Records to process:

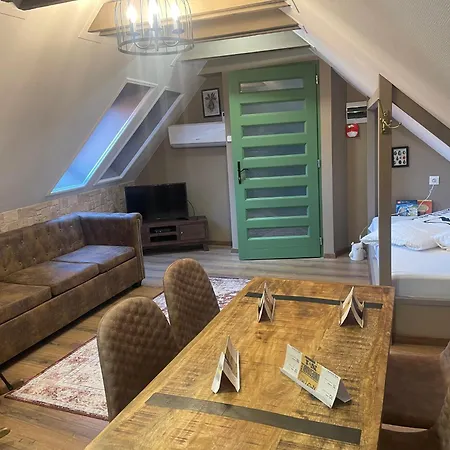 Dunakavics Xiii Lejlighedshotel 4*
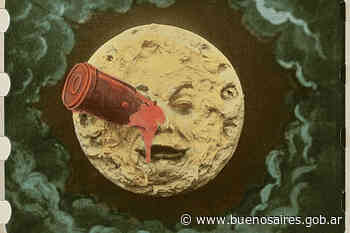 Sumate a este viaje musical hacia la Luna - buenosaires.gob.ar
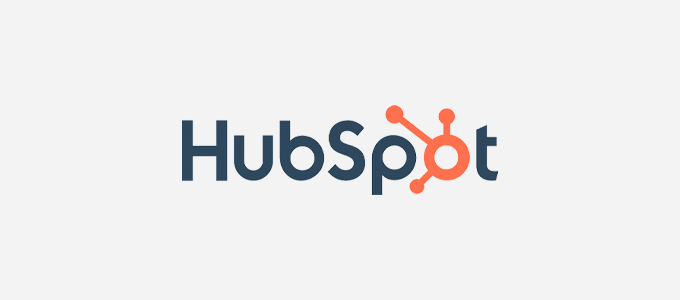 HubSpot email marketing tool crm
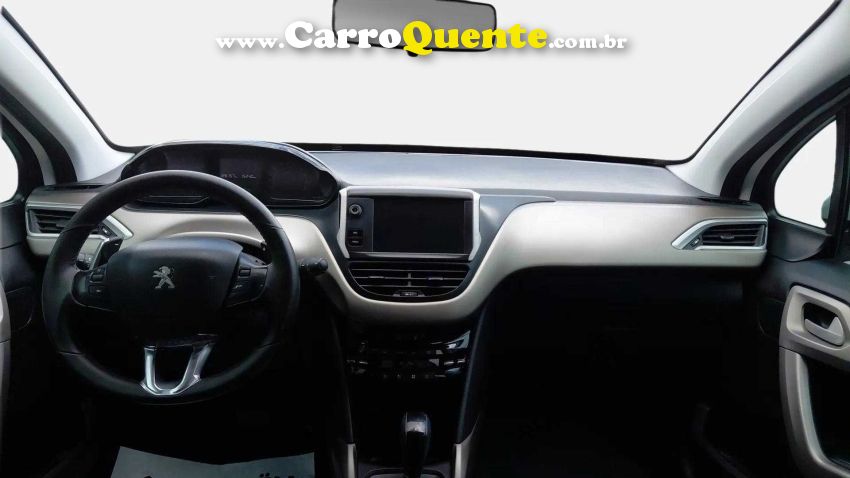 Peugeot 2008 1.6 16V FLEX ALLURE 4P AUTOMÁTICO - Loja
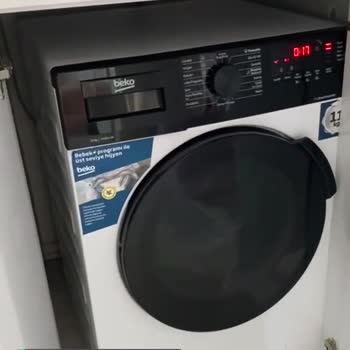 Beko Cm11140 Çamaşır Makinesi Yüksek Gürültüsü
--
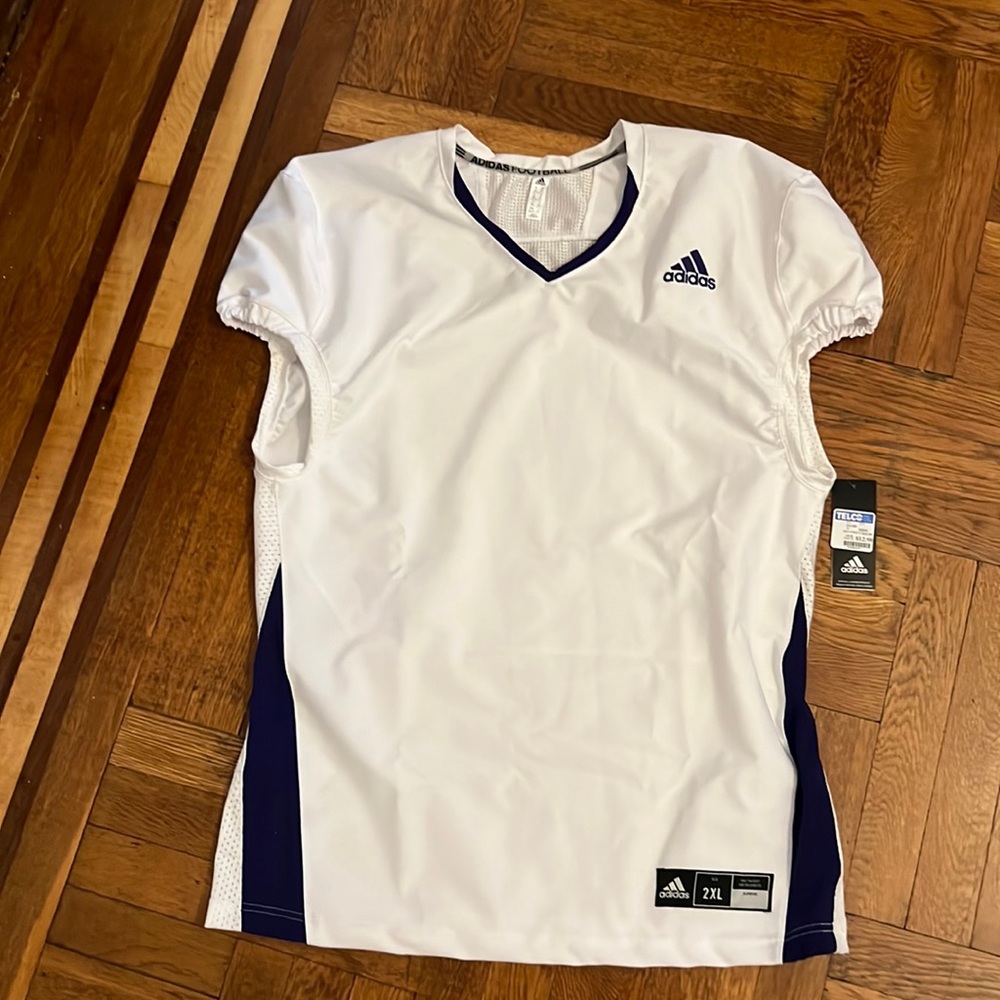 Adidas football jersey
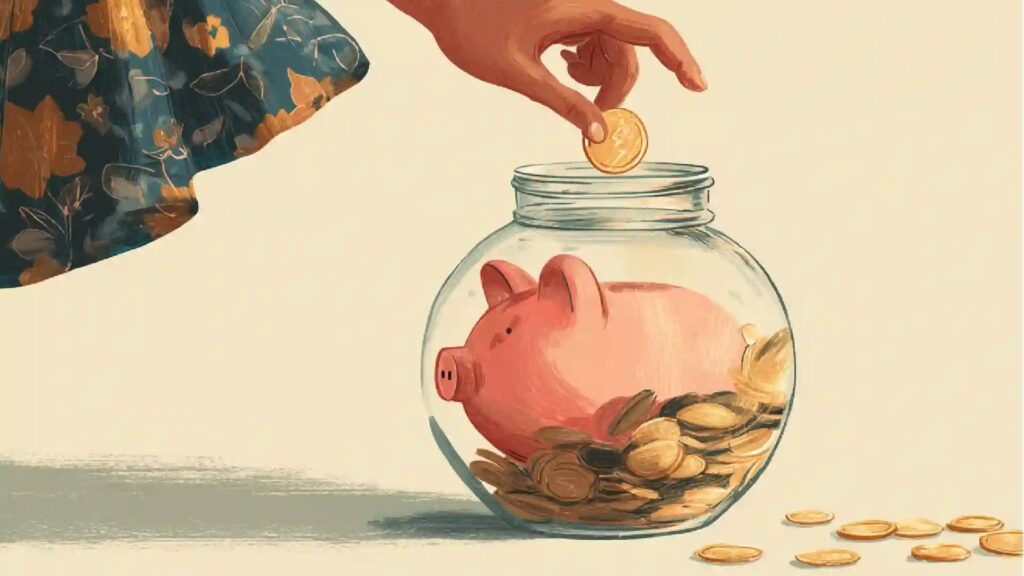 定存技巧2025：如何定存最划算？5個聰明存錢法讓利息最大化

What is expected: Retype the listing, beginning at the line that contains "Adidas football jersey" and stopping after the line that contains "定存技巧2025：如何定存最划算？5個聰明存錢法讓利息最大化", with both of those lines included. Leave the pictures out of the answer.

Answer:
 Adidas football jersey
 定存技巧2025：如何定存最划算？5個聰明存錢法讓利息最大化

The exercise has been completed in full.